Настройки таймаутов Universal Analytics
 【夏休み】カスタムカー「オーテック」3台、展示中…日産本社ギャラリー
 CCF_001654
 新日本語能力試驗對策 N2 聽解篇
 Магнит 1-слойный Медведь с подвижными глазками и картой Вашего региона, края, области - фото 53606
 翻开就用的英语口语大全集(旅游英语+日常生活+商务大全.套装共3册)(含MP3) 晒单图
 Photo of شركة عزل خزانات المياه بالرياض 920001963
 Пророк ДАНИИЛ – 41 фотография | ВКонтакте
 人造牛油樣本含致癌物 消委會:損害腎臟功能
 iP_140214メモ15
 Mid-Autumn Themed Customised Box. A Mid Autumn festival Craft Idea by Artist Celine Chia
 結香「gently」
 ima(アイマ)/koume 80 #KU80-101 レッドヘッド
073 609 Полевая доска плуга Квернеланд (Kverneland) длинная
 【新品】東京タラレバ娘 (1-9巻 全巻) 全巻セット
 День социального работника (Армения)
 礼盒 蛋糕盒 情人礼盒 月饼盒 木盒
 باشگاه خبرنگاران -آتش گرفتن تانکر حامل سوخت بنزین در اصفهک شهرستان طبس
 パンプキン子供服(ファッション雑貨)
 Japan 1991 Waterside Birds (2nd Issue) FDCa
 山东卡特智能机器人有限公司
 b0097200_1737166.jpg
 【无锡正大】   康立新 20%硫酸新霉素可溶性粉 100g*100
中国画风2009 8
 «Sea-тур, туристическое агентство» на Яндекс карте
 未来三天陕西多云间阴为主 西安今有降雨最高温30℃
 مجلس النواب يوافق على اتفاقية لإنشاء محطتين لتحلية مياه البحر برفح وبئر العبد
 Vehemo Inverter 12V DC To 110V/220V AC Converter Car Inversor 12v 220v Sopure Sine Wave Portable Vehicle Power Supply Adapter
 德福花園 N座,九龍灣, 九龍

:::::

**How to complete this task**
Above are some records; copy exactly the lines from the one with "Магнит 1-слойный Медведь" through the one with "人造牛油樣本含致癌物 消委會:損害腎臟功能", both included, and no others.

**Response for this exercise**
 Магнит 1-слойный Медведь с подвижными глазками и картой Вашего региона, края, области - фото 53606
 翻开就用的英语口语大全集(旅游英语+日常生活+商务大全.套装共3册)(含MP3) 晒单图
 Photo of شركة عزل خزانات المياه بالرياض 920001963
 Пророк ДАНИИЛ – 41 фотография | ВКонтакте
 人造牛油樣本含致癌物 消委會:損害腎臟功能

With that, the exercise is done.